A titre subsidiaire enfin, l’appelant se prévaut des effets suspensifs de l’article L. 722-2 du code de la consommation, une décision de recevabilité de sa demande de traitement d’une situation de surendettement étant intervenue à son bénéfice le 12 mai 2022 et la commission de surendettement ayant approuvé, à son bénéfice, un plan définitif de remboursement le 29 septembre 2022.
En l’espèce, le jugement d’orientation entrepris date du 19 janvier 2023, de sorte que la décision de la commission de surendettement ne constitue pas un acte postérieur à l’audience d’orientation, qui initialement fixée au 1er septembre 2022 a été renvoyée au 17 novembre suivant après réouverture des débats. Mais le moyen tiré de l’application de l’article L. 722-2 du code de la consommation étant d’ordre public, les dispositions de l’article R. 311-5 du code des procédures civiles d’exécution précité ne font pas obstacle à son examen.
L’article L.722-2 du code de la consommation dispose que la recevabilité de la demande emporte suspension et interdiction des procédures d’exécution diligentées à l’encontre des biens du débiteur ainsi que des cessions de rémunération consenties par celui-ci et portant sur les dettes autres qu’alimentaires. Et en l’espèce, la décision de recevabilité du dossier de surendettement de M. [F] est antérieure au jugement d’orientation ordonnant la vente forcée.
En outre, la décision de la commission de surendettement du 29 septembre 2022 arrête un plan de surendettement au profit de M. [F] seul, et dans le cadre duquel la créance de la société CFF est rééchelonnée jusqu’au 31 octobre 2024.
Si, par application des articles L. 722-2 et L. 722-3 du code de la consommation, la recevabilité de la demande tendant à bénéficier de la procédure de surendettement emporte suspension et interdiction des procédures d’exécution diligentées à l’encontre des biens du débiteur, le créancier conserve, la dette n’étant pas éteinte, son droit de poursuite à l’encontre des coobligés. Ainsi, lorsque la dette dont le recouvrement est poursuivi est une dette solidaire engageant les biens acquis par les débiteurs coïndivisaires et que l’un des codébiteurs n’a pas été déclaré en situation de surendettement, la procédure de saisie immobilière ne peut être suspendue à l’égard de ce dernier (2ème Civ., 3 sept. 2015, n°14-21.911), le surendettement de l’un des débiteurs d’une dette commune et solidaire n’affectant pas l’engagement du conjoint qui n’en fait pas l’objet.
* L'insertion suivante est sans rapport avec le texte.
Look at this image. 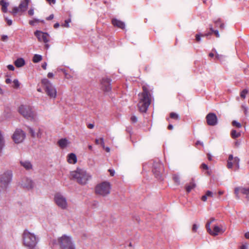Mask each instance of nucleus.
<instances>
[{
  "label": "nucleus",
  "mask_w": 249,
  "mask_h": 249,
  "mask_svg": "<svg viewBox=\"0 0 249 249\" xmlns=\"http://www.w3.org/2000/svg\"><path fill=\"white\" fill-rule=\"evenodd\" d=\"M22 238L24 246L28 249H38L36 245L39 239L34 233L25 229L22 233Z\"/></svg>",
  "instance_id": "obj_1"
},
{
  "label": "nucleus",
  "mask_w": 249,
  "mask_h": 249,
  "mask_svg": "<svg viewBox=\"0 0 249 249\" xmlns=\"http://www.w3.org/2000/svg\"><path fill=\"white\" fill-rule=\"evenodd\" d=\"M52 248L54 249V246L58 245L61 249H75V247L71 237L65 234L59 237L57 240H53Z\"/></svg>",
  "instance_id": "obj_2"
},
{
  "label": "nucleus",
  "mask_w": 249,
  "mask_h": 249,
  "mask_svg": "<svg viewBox=\"0 0 249 249\" xmlns=\"http://www.w3.org/2000/svg\"><path fill=\"white\" fill-rule=\"evenodd\" d=\"M142 89L143 92L141 93L138 107L140 112H146L151 103V99L149 97L150 93L147 88L143 86Z\"/></svg>",
  "instance_id": "obj_3"
},
{
  "label": "nucleus",
  "mask_w": 249,
  "mask_h": 249,
  "mask_svg": "<svg viewBox=\"0 0 249 249\" xmlns=\"http://www.w3.org/2000/svg\"><path fill=\"white\" fill-rule=\"evenodd\" d=\"M71 176L81 185H85L91 178V176L85 170L77 168L76 170L71 172Z\"/></svg>",
  "instance_id": "obj_4"
},
{
  "label": "nucleus",
  "mask_w": 249,
  "mask_h": 249,
  "mask_svg": "<svg viewBox=\"0 0 249 249\" xmlns=\"http://www.w3.org/2000/svg\"><path fill=\"white\" fill-rule=\"evenodd\" d=\"M13 178L12 171L8 170L0 176V194L5 193L11 183Z\"/></svg>",
  "instance_id": "obj_5"
},
{
  "label": "nucleus",
  "mask_w": 249,
  "mask_h": 249,
  "mask_svg": "<svg viewBox=\"0 0 249 249\" xmlns=\"http://www.w3.org/2000/svg\"><path fill=\"white\" fill-rule=\"evenodd\" d=\"M18 111L23 117L29 120H34L36 118V112L29 106L21 105L19 107Z\"/></svg>",
  "instance_id": "obj_6"
},
{
  "label": "nucleus",
  "mask_w": 249,
  "mask_h": 249,
  "mask_svg": "<svg viewBox=\"0 0 249 249\" xmlns=\"http://www.w3.org/2000/svg\"><path fill=\"white\" fill-rule=\"evenodd\" d=\"M152 172L155 177L158 180H162L164 167L163 164L159 160H155L153 162Z\"/></svg>",
  "instance_id": "obj_7"
},
{
  "label": "nucleus",
  "mask_w": 249,
  "mask_h": 249,
  "mask_svg": "<svg viewBox=\"0 0 249 249\" xmlns=\"http://www.w3.org/2000/svg\"><path fill=\"white\" fill-rule=\"evenodd\" d=\"M41 83L43 85L44 89L47 94L52 98H55L56 96V90L52 83L47 78H44L41 80Z\"/></svg>",
  "instance_id": "obj_8"
},
{
  "label": "nucleus",
  "mask_w": 249,
  "mask_h": 249,
  "mask_svg": "<svg viewBox=\"0 0 249 249\" xmlns=\"http://www.w3.org/2000/svg\"><path fill=\"white\" fill-rule=\"evenodd\" d=\"M110 183L107 181H104L95 186V192L96 194L106 196L110 193Z\"/></svg>",
  "instance_id": "obj_9"
},
{
  "label": "nucleus",
  "mask_w": 249,
  "mask_h": 249,
  "mask_svg": "<svg viewBox=\"0 0 249 249\" xmlns=\"http://www.w3.org/2000/svg\"><path fill=\"white\" fill-rule=\"evenodd\" d=\"M54 201L57 205L62 209H65L67 207L66 199L60 193H57L54 196Z\"/></svg>",
  "instance_id": "obj_10"
},
{
  "label": "nucleus",
  "mask_w": 249,
  "mask_h": 249,
  "mask_svg": "<svg viewBox=\"0 0 249 249\" xmlns=\"http://www.w3.org/2000/svg\"><path fill=\"white\" fill-rule=\"evenodd\" d=\"M25 134L23 130L17 129L12 136V139L16 143H19L24 140Z\"/></svg>",
  "instance_id": "obj_11"
},
{
  "label": "nucleus",
  "mask_w": 249,
  "mask_h": 249,
  "mask_svg": "<svg viewBox=\"0 0 249 249\" xmlns=\"http://www.w3.org/2000/svg\"><path fill=\"white\" fill-rule=\"evenodd\" d=\"M111 79L108 77L103 78L101 81V89L105 92H108L111 90Z\"/></svg>",
  "instance_id": "obj_12"
},
{
  "label": "nucleus",
  "mask_w": 249,
  "mask_h": 249,
  "mask_svg": "<svg viewBox=\"0 0 249 249\" xmlns=\"http://www.w3.org/2000/svg\"><path fill=\"white\" fill-rule=\"evenodd\" d=\"M21 185L23 188L30 190L34 188V182L31 178L24 177L22 178Z\"/></svg>",
  "instance_id": "obj_13"
},
{
  "label": "nucleus",
  "mask_w": 249,
  "mask_h": 249,
  "mask_svg": "<svg viewBox=\"0 0 249 249\" xmlns=\"http://www.w3.org/2000/svg\"><path fill=\"white\" fill-rule=\"evenodd\" d=\"M206 119L209 125L214 126L217 124V117L214 113H208L206 115Z\"/></svg>",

Il est constant que le bien immobilier, objet de la présente procédure de saisie immobilière, est un bien acquis par M. [F] et Mme [D] en indivision.
Or il ressort de l’acte notarié de prêt du 26 mars 2009 que M. [F] et Mme [D] ont contracté ensemble un prêt pour acquérir ce bien et se sont engagés solidairement.
La procédure de saisie immobilière ne peut donc être suspendue à l’égard de Mme [D], qui n’a pas été déclarée elle-même en situation de surendettement .
Il s’ensuit que le jugement entrepris doit être confirmé par motifs substitués.
Sur les demandes accessoires
L’appelant, qui succombe en ses prétentions, doit être condamné aux dépens d’appel. En revanche la disparité des conditions économiques des parties justifie de ne prononcer aucune condamnation en application des dispositions de l’article 700 du code de procédure civile.
PAR CES MOTIFS
Déclare l’appel recevable,
Confirme le jugement entrepris en toutes ses dispositions,
Dit n’y avoir lieu de prononcer de condamnation en application des dispositions de l’article 700 du code de procédure civile,
Condamne M. [Y] [F] aux dépens d’appel.